Over the past few years, research into the pathogenesis of colon cancer has progressed rapidly, and cuproptosis is an emerging mode of cellular apoptosis. Exploring the relationship between colon cancer and cuproptosis benefits in identifying novel biomarkers and even improving the outcome of the disease.

AIM

To look at the prognostic relationship between colon cancer and the genes associated with cuproptosis and the immune system in patients. The main purpose was to assess whether reasonable induction of these biomarkers reduces mortality among patients with colon cancers.

METHOD

Data obtained from The Cancer Genome Atlas and Gene Expression Omnibus and the Genotype-Tissue Expression were used in differential analysis to explore differential expression genes associated with cuproptosis and immune activation. The least absolute shrinkage and selection operator and Cox regression algorithm was applied to build a cuproptosis- and immune-related combination model, and the model was utilized for principal component analysis and survival analysis to observe the survival and prognosis of the patients. A series of statistically meaningful transcriptional analysis results demonstrated an intrinsic relationship between cuproptosis and the micro-environment of colon cancer.

RESULTS

Once prognostic characteristics were obtained, the CDKN2A and DLAT genes related to cuproptosis were strongly linked to colon cancer: The first was a risk factor, whereas the second was a protective factor. The finding of the validation analysis showed that the comprehensive model associated with cuproptosis and immunity was statistically significant. Within the component expressions, the expressions of HSPA1A, CDKN2A, and UCN3 differed markedly. Transcription analysis primarily reflects the differential activation of related immune cells and pathways. Furthermore, genes linked to immune checkpoint inhibitors were expressed differently between the subgroups, which may reveal the mechanism of worse prognosis and the different sensitivities of chemotherapy.

CONCLUSION

The prognosis of the high-risk group evaluated in the combined model was poorer, and cuproptosis was highly correlated with the prognosis of colon cancer. It is possible that we may be able to improve patients’ prognosis by regulating the gene expression to intervene the risk score.

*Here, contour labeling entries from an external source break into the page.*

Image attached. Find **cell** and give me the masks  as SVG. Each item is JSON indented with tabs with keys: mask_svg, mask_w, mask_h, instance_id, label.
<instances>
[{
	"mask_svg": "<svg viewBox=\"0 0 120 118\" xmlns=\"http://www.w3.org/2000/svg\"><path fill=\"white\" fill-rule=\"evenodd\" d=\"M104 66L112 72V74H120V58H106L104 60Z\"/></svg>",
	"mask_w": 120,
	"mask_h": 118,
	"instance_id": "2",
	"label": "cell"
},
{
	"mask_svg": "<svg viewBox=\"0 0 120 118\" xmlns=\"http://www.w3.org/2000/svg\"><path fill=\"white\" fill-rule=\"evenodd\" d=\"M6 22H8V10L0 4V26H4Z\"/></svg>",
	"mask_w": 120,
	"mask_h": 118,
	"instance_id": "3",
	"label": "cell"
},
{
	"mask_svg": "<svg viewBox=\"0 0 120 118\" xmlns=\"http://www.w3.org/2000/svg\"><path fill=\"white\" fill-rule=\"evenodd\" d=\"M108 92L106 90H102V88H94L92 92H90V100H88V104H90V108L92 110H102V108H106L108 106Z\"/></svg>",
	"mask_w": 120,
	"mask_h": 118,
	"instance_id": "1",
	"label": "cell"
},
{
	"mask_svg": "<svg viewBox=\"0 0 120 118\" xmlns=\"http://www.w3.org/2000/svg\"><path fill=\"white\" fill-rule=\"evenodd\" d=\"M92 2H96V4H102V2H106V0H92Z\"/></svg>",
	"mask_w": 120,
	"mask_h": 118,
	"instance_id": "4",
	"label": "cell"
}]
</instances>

Keywords: Cuproptosis; Immune; Colon cancer; Prognosis models; Immune infiltration analysis

Core Tip: We comprehensively analyzed the effect of cuproptosis and immunity on the prognosis of colon cancer based on the close association between the three. Scrupulously, a variety of algorithms were applied to analyze and construct a three-gene prognostic model whose efficacy was statistically significant in both the training set and the external validation set. Moreover, in order to provide help for prognosis assessment and personalized treatment of colon cancer, we performed immunoinfiltration analysis and immunocheckpoint inhibitor-related genes expression analysis in different risk groups according to the cuproptosis- and immune-related combination model.